Visiting Lecturer in Art Stephen Winter landed in New York City at a time when social, political and artistic movements were in full bloom. Through years of navigating the worlds of theater, film and podcasting, Winter has successfully produced a myriad of creative projects including his 2015 feature film Jason and Shirley, documentaries and short films. Through these endeavors, among many others, Winter has remained flexible and authentic in his approach to creating.
“It is imperative for people to be who they are,” Winter explained to me over the phone. “I always stayed available and I always learned new ways to form my craft. It was the art that was always the most important thing to me, not what people said about it.”
Winter’s malleable approach to art-making recently led to him co-writing, directing and producing the new podcast Adventures in New America, produced by the team behind the well known fictional futuristic podcast Welcome to Night Vale. “Night Vale was producing other shows at the time and The Orbiting Human Circus (Of The Air) was made by my friend Julian Koster [past member of indie band Neutral Milk Hotel]. He approached me about writing a podcast and they [Night Vale Presents] went for it.”

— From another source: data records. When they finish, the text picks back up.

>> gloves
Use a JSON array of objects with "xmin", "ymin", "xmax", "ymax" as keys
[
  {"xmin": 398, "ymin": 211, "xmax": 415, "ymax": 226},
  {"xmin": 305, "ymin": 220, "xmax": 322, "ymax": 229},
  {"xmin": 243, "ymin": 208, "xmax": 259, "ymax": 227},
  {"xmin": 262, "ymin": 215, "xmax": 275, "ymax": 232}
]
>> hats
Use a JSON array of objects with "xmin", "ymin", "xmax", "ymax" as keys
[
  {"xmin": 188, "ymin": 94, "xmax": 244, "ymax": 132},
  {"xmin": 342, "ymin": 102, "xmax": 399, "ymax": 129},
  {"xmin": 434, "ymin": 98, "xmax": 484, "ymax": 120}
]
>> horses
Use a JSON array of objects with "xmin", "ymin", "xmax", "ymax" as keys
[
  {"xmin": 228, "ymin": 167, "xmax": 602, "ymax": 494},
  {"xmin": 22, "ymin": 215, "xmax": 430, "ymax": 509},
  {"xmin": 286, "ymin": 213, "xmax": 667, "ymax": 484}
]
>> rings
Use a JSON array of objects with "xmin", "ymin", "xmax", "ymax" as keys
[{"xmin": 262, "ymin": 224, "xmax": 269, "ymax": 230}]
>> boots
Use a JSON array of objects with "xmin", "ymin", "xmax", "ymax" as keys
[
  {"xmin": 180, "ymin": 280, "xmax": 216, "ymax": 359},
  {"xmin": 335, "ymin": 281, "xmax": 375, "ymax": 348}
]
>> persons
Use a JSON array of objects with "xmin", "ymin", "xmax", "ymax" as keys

Adventures in New America is described on Night Vale Present’s website as “the first sci-fi, political satire, Afrofuturistic buddy comedy, serialized for New Americans in a new and desperate time. The thirteen-episode first season received rave reviews including a New York Times review that called it “The Best New Social Thriller.” Adventures in New America successfully tackles contemporary sociopolitical issues of race, class and sexuality through critiques of systemic racism and the corrupt nature of the American economic system. The show has found astounding success, being placed on numerous “Best Podcasts of 2018” lists. When talking to Winter on the phone about the explosion of publicity for the podcast, he spoke about his plans for a second season and the different approaches he takes to writing for the screen and writing for a podcast.

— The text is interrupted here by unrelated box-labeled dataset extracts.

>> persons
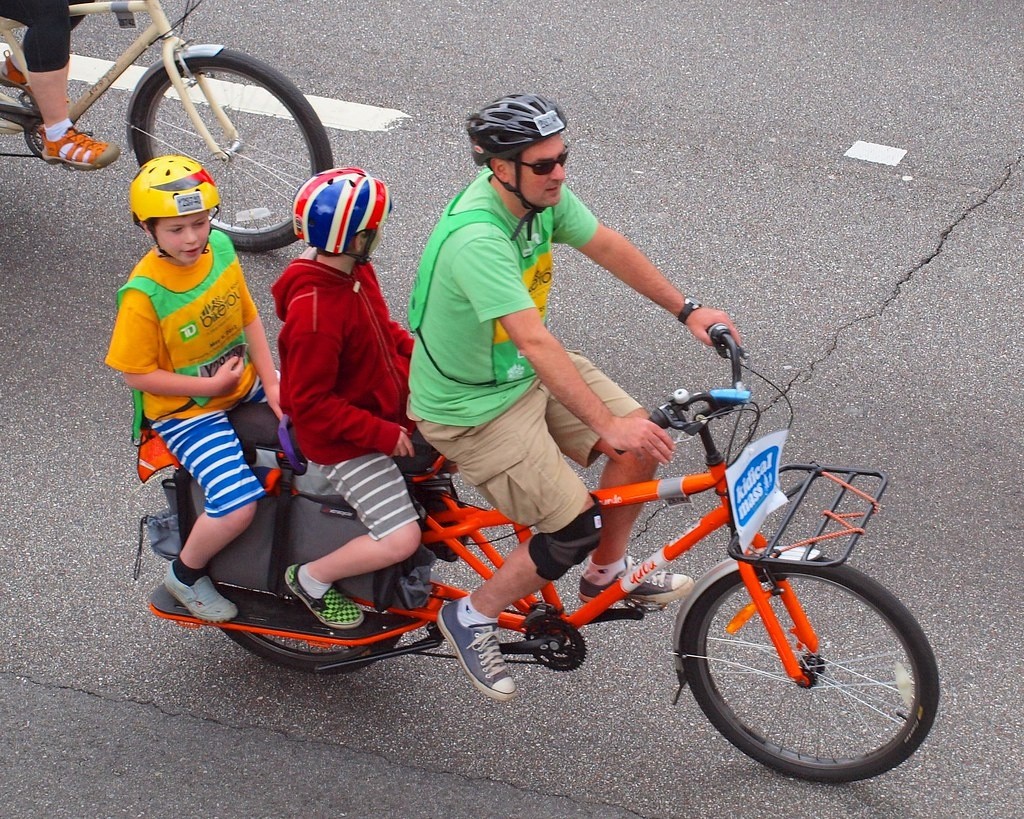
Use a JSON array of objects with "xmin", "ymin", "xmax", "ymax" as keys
[
  {"xmin": 270, "ymin": 165, "xmax": 422, "ymax": 630},
  {"xmin": 104, "ymin": 154, "xmax": 283, "ymax": 624},
  {"xmin": 407, "ymin": 95, "xmax": 741, "ymax": 702},
  {"xmin": 0, "ymin": 0, "xmax": 120, "ymax": 170}
]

“You can tell more with visual media in film. The dialogue is secondary because it’s the visual storytelling that makes a screenplay happen,” Winter said, “but in radio, you have to evoke emotions. You have to figure out other ways to the make claims about certain emotions.”

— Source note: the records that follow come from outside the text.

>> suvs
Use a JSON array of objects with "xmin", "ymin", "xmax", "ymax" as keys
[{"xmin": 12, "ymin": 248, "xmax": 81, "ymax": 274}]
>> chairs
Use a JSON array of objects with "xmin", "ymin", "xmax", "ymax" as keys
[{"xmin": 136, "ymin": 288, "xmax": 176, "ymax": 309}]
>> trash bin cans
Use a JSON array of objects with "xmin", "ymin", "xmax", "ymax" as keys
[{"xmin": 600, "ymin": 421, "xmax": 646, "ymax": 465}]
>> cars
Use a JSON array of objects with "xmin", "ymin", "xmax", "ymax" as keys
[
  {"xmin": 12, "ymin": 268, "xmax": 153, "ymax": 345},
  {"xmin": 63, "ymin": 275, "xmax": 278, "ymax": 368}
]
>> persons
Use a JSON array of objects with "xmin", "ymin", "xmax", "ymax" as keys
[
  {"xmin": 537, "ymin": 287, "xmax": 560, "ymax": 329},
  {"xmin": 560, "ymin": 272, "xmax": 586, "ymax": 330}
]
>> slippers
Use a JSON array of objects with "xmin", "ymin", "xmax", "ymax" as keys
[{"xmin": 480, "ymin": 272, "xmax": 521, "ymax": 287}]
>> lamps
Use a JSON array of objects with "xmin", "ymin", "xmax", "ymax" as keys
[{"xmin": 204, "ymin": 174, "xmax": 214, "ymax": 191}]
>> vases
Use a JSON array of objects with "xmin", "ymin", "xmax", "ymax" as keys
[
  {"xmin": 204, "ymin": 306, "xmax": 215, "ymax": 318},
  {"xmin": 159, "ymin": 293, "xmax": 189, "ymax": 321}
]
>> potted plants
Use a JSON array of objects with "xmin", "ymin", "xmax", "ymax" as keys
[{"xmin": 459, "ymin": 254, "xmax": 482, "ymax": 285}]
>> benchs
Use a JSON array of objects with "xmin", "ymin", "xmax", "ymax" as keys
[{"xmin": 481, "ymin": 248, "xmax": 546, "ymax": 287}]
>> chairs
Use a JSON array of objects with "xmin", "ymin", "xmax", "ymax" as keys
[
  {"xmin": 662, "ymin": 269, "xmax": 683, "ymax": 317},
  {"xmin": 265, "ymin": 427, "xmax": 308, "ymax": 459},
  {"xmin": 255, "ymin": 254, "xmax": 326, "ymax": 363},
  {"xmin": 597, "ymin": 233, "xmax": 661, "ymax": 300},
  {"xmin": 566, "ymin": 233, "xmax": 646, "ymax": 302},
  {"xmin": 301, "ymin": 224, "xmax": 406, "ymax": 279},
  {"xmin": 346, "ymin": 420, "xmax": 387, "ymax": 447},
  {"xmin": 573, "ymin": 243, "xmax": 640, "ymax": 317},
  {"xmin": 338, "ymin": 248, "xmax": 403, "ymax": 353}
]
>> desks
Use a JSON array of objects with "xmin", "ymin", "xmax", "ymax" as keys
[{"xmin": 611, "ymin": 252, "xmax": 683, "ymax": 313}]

One technique that many podcast creators use to make such “claims” is music; however, Winter sees music as conflicting with his vision for Adventures in New America. “There’s no score in our show,” Winter explained. “It’s a cheap trick to use a sad violin under a sad theme. One thing I really don’t like in podcasts is too much music.”
For the second season, Winter is considering ways to turn the podcast into visual media, perhaps a midnight movie or an animated show. More immediate than his second seasons, however, Winter will be teaching at the College this fall for the third time as a Visiting Lecturer in Art. Still living in New York, Winter will spend his Tuesdays and Wednesdays in Williamstown. This fall he will be teaching two Studio Art courses, ARTS 101 Revolutionary Film History and Short Film Screenwriting and ARTS 118 Video Introduction and Theory.
While he’s taught at the College before, he says his curriculum will shift from the past two semesters he’s spent here due to the election. Through first-hand accounts of a rapidly changing 21st-century America, especially in the Trump era, Winter has seen New York City, an established haven for artists, become less habitable for creatives due to gentrification, diminishing privacy and dwindling affordability. The socioeconomic ramifications of the current political situation have also, undoubtedly, affected college campuses, and they call for new pedagogical approaches. In the Trump era, Winter believes students are living in a world completely different than they were three years ago, especially for those who can only recall life during the Obama administration.
“There was more of a casual vibe before because they had Obama for most of their lives, so I tried to spend time with Bush-era films,” Winter said. “Now we’re going to address all that and more in my classes.”